## EXERCISE PROMPT
Reproduce each of the following entries word for word.

## INPUT FOR THIS TASK

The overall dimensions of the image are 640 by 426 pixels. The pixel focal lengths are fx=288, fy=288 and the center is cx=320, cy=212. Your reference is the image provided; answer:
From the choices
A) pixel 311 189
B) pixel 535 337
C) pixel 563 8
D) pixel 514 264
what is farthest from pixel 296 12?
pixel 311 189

## EXERCISE OUTPUT
The overall dimensions of the image are 640 by 426 pixels. The pixel focal lengths are fx=288, fy=288 and the center is cx=320, cy=212. Your reference is the image provided; answer:
From the choices
A) pixel 311 189
B) pixel 535 337
C) pixel 563 8
D) pixel 514 264
what is farthest from pixel 296 12?
pixel 311 189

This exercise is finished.